Min Hee-jin Wins Lawsuit Against HYBE Over Shareholder Agreement Dispute
Min Hee-jin Wins Lawsuit Against HYBE Over Shareholder Agreement Dispute
Min Hee-jin, former CEO of ADOR, has won the first trial in a lawsuit concerning a shareholder agreement with HYBE. The court ruled that while Min sought independence from ADOR, it did not constitute a significant breach of contract.

On the morning of the 12th, the Seoul Central District Court's Civil Agreement Division 31 (Chief Judge Nam In-soo) ruled in favor of Min in the lawsuit filed by HYBE to confirm the termination of the shareholder agreement and in Min's countersuit for stock purchase payment.

The court ordered HYBE to pay Min approximately 25.5 billion KRW (around $260 million USD). As a result of this ruling, Min can exercise her put option to receive the stock purchase payment from HYBE. The put option payment is calculated based on ADOR's average operating profit over the past two years and Min's shareholding ratio.

The court acknowledged evidence from KakaoTalk conversations indicating that Min explored ways to weaken HYBE's control over ADOR and independently manage the company. However, it concluded that this did not amount to a significant breach of contract.

Regarding the KakaoTalk evidence submitted by HYBE, the court noted that Min's discussions assumed HYBE's consent for any independent actions, rendering them ineffective without such approval.
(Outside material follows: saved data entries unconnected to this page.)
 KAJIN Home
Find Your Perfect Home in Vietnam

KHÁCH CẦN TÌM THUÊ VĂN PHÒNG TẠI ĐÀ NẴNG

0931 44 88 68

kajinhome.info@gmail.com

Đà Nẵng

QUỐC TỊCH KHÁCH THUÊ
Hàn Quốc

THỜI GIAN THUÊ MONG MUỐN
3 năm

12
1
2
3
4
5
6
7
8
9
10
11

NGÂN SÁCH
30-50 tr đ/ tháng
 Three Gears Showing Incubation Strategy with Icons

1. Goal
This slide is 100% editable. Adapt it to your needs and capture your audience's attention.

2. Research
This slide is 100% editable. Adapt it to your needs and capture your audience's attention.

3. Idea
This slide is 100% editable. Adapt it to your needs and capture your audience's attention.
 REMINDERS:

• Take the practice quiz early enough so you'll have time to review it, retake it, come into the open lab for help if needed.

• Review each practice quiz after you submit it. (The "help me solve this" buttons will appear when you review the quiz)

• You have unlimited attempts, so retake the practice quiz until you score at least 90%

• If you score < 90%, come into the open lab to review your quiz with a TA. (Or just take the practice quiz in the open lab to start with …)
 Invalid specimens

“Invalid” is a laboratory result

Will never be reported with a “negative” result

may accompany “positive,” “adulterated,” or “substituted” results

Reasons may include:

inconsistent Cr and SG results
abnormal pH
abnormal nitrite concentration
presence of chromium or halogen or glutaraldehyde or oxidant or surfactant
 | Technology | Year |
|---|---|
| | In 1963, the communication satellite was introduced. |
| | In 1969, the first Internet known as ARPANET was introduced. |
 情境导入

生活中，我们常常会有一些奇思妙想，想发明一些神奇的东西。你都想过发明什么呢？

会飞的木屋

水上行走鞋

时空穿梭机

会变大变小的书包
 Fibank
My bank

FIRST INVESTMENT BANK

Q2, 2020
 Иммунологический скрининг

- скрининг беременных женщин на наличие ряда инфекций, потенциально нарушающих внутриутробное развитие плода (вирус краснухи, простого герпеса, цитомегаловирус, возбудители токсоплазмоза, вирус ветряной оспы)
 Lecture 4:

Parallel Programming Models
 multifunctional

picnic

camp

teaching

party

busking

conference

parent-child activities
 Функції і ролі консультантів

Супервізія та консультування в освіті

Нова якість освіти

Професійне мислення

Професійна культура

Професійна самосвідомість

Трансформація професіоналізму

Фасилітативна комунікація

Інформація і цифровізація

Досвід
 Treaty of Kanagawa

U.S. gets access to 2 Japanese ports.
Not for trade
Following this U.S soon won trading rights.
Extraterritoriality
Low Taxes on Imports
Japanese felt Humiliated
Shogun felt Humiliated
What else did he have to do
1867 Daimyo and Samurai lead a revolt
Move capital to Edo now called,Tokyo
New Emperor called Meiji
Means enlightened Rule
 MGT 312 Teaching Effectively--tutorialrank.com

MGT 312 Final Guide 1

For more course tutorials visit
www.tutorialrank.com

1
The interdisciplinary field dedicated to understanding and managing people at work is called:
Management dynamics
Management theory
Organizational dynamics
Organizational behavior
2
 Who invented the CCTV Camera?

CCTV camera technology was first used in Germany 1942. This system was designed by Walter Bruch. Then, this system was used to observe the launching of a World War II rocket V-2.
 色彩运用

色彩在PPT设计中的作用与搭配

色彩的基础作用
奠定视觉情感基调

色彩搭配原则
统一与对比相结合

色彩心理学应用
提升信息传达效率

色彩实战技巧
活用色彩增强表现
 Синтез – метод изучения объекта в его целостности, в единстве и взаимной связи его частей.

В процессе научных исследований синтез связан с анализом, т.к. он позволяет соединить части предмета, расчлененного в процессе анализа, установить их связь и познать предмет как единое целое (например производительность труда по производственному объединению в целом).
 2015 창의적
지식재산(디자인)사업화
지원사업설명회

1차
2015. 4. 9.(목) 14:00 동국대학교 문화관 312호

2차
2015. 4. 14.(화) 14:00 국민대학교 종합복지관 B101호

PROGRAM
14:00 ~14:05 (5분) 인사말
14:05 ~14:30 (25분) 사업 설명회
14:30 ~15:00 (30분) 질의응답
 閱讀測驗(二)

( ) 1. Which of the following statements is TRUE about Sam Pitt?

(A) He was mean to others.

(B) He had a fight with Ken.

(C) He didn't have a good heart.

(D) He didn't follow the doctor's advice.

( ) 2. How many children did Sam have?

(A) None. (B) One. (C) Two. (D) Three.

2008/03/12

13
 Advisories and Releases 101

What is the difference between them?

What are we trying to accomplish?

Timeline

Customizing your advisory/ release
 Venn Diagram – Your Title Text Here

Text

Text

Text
The case began in July 2024 when HYBE notified Min of contract termination, citing her attempts to privatize ADOR and resulting company damages. Min was dismissed from her CEO position in August of the same year and resigned as an internal director in November, simultaneously notifying her intention to exercise the put option.

HYBE argued that Min actively sought and implemented plans to independently control ADOR, citing KakaoTalk messages and internal documents as evidence of her attempts to induce contract termination with NewJeans members and their parents. They claimed this destroyed trust between major shareholders, justifying contract termination and invalidating the put option exercise.

In contrast, Min's side refuted any contract violations, arguing that HYBE manipulated private conversations to fabricate scenarios of share seizure or management takeover, with no actual investor contact or execution of plans.